Text provided:
Posts by Jesse Viviano

1) (Message 6339)
Posted 29 Aug 2019 by Jesse Viviano
Post:
The long term solution would be to port the application to OpenCL. When Pascal was released, it only supported OpenCL initially until Nvidia released a new version of CUDA. What I have read about CUDA is that it encourages developers to target a specific hardware. A developer could target one type of Nvidia GPU hardware at the expense of others, which will either force the CUDA driver to emulate the code to fit the mismatched hardware if a mismatched GPU is found, or refuse to run it if there is no way to allow the hardware mismatch to be solved. OpenCL can allow the developer to write generic code that runs mostly equally well on many different hardware architectures. OpenCL also allows AMD GPUs to participate. Nvidia has been sluggish to adopt new versions of OpenCL, but it does not skimp on supporting OpenCL 1.2 or older. Nvidia's drivers also deprecate the running of and sometimes remove the support for running old CUDA versions on newer GPUs.

(Excerpts from a spatial dataset)
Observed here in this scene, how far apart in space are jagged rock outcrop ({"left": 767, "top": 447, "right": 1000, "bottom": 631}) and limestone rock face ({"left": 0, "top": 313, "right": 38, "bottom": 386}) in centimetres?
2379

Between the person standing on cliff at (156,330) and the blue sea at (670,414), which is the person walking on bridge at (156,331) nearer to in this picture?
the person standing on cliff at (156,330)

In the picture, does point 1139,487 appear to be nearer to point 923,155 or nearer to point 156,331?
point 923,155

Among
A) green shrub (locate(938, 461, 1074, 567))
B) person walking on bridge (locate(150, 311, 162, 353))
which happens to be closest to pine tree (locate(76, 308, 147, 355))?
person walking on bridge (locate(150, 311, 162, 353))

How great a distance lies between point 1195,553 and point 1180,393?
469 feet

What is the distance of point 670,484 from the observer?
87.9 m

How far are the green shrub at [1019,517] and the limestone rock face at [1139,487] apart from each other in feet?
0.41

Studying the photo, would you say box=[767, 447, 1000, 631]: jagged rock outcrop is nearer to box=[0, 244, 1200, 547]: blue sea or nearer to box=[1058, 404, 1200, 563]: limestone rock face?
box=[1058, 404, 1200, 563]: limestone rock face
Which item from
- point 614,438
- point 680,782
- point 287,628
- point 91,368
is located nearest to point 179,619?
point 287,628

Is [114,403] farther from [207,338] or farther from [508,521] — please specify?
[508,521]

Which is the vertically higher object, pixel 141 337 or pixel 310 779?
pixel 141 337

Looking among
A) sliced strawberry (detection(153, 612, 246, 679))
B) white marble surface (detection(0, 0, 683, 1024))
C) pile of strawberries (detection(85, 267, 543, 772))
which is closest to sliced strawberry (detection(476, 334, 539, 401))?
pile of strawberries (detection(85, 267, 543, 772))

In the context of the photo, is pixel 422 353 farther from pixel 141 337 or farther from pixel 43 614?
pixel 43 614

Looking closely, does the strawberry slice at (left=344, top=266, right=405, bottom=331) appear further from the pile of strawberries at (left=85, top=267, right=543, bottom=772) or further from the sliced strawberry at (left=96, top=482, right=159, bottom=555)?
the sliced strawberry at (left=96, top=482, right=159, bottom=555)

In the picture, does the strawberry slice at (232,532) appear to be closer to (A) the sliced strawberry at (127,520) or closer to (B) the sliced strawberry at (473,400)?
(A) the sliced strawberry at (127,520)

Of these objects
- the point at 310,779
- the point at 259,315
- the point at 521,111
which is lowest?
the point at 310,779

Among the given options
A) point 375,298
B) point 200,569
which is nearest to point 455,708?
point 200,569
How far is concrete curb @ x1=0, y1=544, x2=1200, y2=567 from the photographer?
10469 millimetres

Written request A:
Lay out the part of the records that opens with the line containing "How far is concrete" and runs through the end of the records as a Markdown table with the columns Row and Line, skipping blank lines.
Written request B:
Please continue the forum post on porting to OpenCL, picking up right after its final sentence.
The forum post on porting to OpenCL and the records have no connection to each other.

Task answer A:
| Row | Line |
|---|---|
| 1 | How far is concrete curb @ x1=0, y1=544, x2=1200, y2=567 from the photographer? |
| 2 | 10469 millimetres |

Task answer B:
2) (Message 6054)
Posted 20 Nov 2018 by Jesse Viviano
Post:
This might be the same issue: Work unit 96813621 put no load on my GPU at all. I aborted it after a reboot failed to solve the issue. Also, someone else crunched this work unit on a CPU, and the work unit timed out as seen in https://asteroidsathome.net/boinc/result.php?resultid=225982292. My result was at https://asteroidsathome.net/boinc/result.php?resultid=226803514.
3) (Message 5985)
Posted 7 Oct 2018 by Jesse Viviano
Post:
The upload server is out of disk space again and therefore unable to accept uploads.
4) (Message 5983)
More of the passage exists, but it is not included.